* What is required
Print the data exactly as it appears, keeping every word.

* Source material
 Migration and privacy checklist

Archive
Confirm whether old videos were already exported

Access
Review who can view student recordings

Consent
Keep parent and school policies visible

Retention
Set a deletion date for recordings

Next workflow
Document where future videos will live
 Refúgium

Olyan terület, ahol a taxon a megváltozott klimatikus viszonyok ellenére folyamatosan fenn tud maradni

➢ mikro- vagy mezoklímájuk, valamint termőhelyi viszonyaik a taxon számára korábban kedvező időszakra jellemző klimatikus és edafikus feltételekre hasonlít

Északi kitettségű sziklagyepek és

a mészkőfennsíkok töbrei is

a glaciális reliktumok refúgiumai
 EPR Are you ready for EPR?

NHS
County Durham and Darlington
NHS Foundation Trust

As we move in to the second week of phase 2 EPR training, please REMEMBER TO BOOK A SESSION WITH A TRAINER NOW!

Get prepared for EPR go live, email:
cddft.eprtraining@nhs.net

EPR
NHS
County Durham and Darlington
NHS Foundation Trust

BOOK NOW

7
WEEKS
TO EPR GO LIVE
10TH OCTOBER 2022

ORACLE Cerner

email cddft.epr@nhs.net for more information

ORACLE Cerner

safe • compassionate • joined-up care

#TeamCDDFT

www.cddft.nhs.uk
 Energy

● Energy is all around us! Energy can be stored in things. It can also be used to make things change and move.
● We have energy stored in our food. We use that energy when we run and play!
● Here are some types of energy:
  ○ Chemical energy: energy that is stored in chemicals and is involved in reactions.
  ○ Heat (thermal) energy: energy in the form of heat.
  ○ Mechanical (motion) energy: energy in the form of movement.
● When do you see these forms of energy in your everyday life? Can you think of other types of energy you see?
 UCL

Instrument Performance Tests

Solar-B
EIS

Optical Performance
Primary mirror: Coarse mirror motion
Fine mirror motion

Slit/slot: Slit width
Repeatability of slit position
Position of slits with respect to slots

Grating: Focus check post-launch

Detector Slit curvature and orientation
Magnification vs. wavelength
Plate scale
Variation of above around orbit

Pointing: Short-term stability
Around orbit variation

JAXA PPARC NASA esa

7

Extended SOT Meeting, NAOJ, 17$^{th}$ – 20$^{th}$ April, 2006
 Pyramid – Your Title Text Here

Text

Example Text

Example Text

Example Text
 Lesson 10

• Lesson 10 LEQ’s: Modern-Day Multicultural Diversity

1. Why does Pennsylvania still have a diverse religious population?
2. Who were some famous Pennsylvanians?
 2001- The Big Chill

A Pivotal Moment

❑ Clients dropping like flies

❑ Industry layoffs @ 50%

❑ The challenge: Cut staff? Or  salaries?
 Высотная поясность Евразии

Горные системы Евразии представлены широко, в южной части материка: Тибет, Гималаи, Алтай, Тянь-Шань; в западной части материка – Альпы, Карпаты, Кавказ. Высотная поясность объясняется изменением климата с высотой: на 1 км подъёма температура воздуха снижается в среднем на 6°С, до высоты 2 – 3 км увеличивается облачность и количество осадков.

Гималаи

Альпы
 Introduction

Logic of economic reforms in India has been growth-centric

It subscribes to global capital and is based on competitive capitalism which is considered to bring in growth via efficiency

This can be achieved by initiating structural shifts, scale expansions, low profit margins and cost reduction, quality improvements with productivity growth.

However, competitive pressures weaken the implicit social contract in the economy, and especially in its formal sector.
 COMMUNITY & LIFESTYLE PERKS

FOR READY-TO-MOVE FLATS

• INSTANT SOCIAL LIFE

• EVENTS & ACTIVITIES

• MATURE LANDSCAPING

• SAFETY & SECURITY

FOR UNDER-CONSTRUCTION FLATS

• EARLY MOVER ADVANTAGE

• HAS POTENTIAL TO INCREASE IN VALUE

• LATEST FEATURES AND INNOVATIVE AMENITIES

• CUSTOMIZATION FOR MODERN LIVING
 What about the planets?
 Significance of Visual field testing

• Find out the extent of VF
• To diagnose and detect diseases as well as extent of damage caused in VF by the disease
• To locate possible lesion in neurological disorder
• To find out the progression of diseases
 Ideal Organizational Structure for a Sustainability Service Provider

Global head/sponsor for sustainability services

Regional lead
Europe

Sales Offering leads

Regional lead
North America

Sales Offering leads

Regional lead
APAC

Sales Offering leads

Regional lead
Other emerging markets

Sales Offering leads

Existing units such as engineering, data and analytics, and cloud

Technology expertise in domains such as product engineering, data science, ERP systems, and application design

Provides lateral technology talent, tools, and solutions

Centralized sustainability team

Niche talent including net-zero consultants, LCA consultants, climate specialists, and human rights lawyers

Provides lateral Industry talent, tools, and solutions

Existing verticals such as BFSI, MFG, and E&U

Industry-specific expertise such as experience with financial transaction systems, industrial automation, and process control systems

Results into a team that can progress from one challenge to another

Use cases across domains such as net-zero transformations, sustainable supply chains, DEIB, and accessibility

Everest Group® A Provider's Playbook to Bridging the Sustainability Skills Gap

* Exercise response
 Migration and privacy checklist

Archive
Confirm whether old videos were already exported

Access
Review who can view student recordings

Consent
Keep parent and school policies visible

Retention
Set a deletion date for recordings

Next workflow
Document where future videos will live
 Refúgium

Olyan terület, ahol a taxon a megváltozott klimatikus viszonyok ellenére folyamatosan fenn tud maradni

➢ mikro- vagy mezoklímájuk, valamint termőhelyi viszonyaik a taxon számára korábban kedvező időszakra jellemző klimatikus és edafikus feltételekre hasonlít

Északi kitettségű sziklagyepek és

a mészkőfennsíkok töbrei is

a glaciális reliktumok refúgiumai
 EPR Are you ready for EPR?

NHS
County Durham and Darlington
NHS Foundation Trust

As we move in to the second week of phase 2 EPR training, please REMEMBER TO BOOK A SESSION WITH A TRAINER NOW!

Get prepared for EPR go live, email:
cddft.eprtraining@nhs.net

EPR
NHS
County Durham and Darlington
NHS Foundation Trust

BOOK NOW

7
WEEKS
TO EPR GO LIVE
10TH OCTOBER 2022

ORACLE Cerner

email cddft.epr@nhs.net for more information

ORACLE Cerner

safe • compassionate • joined-up care

#TeamCDDFT

www.cddft.nhs.uk
 Energy

● Energy is all around us! Energy can be stored in things. It can also be used to make things change and move.
● We have energy stored in our food. We use that energy when we run and play!
● Here are some types of energy:
  ○ Chemical energy: energy that is stored in chemicals and is involved in reactions.
  ○ Heat (thermal) energy: energy in the form of heat.
  ○ Mechanical (motion) energy: energy in the form of movement.
● When do you see these forms of energy in your everyday life? Can you think of other types of energy you see?
 UCL

Instrument Performance Tests

Solar-B
EIS

Optical Performance
Primary mirror: Coarse mirror motion
Fine mirror motion

Slit/slot: Slit width
Repeatability of slit position
Position of slits with respect to slots

Grating: Focus check post-launch

Detector Slit curvature and orientation
Magnification vs. wavelength
Plate scale
Variation of above around orbit

Pointing: Short-term stability
Around orbit variation

JAXA PPARC NASA esa

7

Extended SOT Meeting, NAOJ, 17$^{th}$ – 20$^{th}$ April, 2006
 Pyramid – Your Title Text Here

Text

Example Text

Example Text

Example Text
 Lesson 10

• Lesson 10 LEQ’s: Modern-Day Multicultural Diversity

1. Why does Pennsylvania still have a diverse religious population?
2. Who were some famous Pennsylvanians?
 2001- The Big Chill

A Pivotal Moment

❑ Clients dropping like flies

❑ Industry layoffs @ 50%

❑ The challenge: Cut staff? Or  salaries?
 Высотная поясность Евразии

Горные системы Евразии представлены широко, в южной части материка: Тибет, Гималаи, Алтай, Тянь-Шань; в западной части материка – Альпы, Карпаты, Кавказ. Высотная поясность объясняется изменением климата с высотой: на 1 км подъёма температура воздуха снижается в среднем на 6°С, до высоты 2 – 3 км увеличивается облачность и количество осадков.

Гималаи

Альпы
 Introduction

Logic of economic reforms in India has been growth-centric

It subscribes to global capital and is based on competitive capitalism which is considered to bring in growth via efficiency

This can be achieved by initiating structural shifts, scale expansions, low profit margins and cost reduction, quality improvements with productivity growth.

However, competitive pressures weaken the implicit social contract in the economy, and especially in its formal sector.
 COMMUNITY & LIFESTYLE PERKS

FOR READY-TO-MOVE FLATS

• INSTANT SOCIAL LIFE

• EVENTS & ACTIVITIES

• MATURE LANDSCAPING

• SAFETY & SECURITY

FOR UNDER-CONSTRUCTION FLATS

• EARLY MOVER ADVANTAGE

• HAS POTENTIAL TO INCREASE IN VALUE

• LATEST FEATURES AND INNOVATIVE AMENITIES

• CUSTOMIZATION FOR MODERN LIVING
 What about the planets?
 Significance of Visual field testing

• Find out the extent of VF
• To diagnose and detect diseases as well as extent of damage caused in VF by the disease
• To locate possible lesion in neurological disorder
• To find out the progression of diseases
 Ideal Organizational Structure for a Sustainability Service Provider

Global head/sponsor for sustainability services

Regional lead
Europe

Sales Offering leads

Regional lead
North America

Sales Offering leads

Regional lead
APAC

Sales Offering leads

Regional lead
Other emerging markets

Sales Offering leads

Existing units such as engineering, data and analytics, and cloud

Technology expertise in domains such as product engineering, data science, ERP systems, and application design

Provides lateral technology talent, tools, and solutions

Centralized sustainability team

Niche talent including net-zero consultants, LCA consultants, climate specialists, and human rights lawyers

Provides lateral Industry talent, tools, and solutions

Existing verticals such as BFSI, MFG, and E&U

Industry-specific expertise such as experience with financial transaction systems, industrial automation, and process control systems

Results into a team that can progress from one challenge to another

Use cases across domains such as net-zero transformations, sustainable supply chains, DEIB, and accessibility

Everest Group® A Provider's Playbook to Bridging the Sustainability Skills Gap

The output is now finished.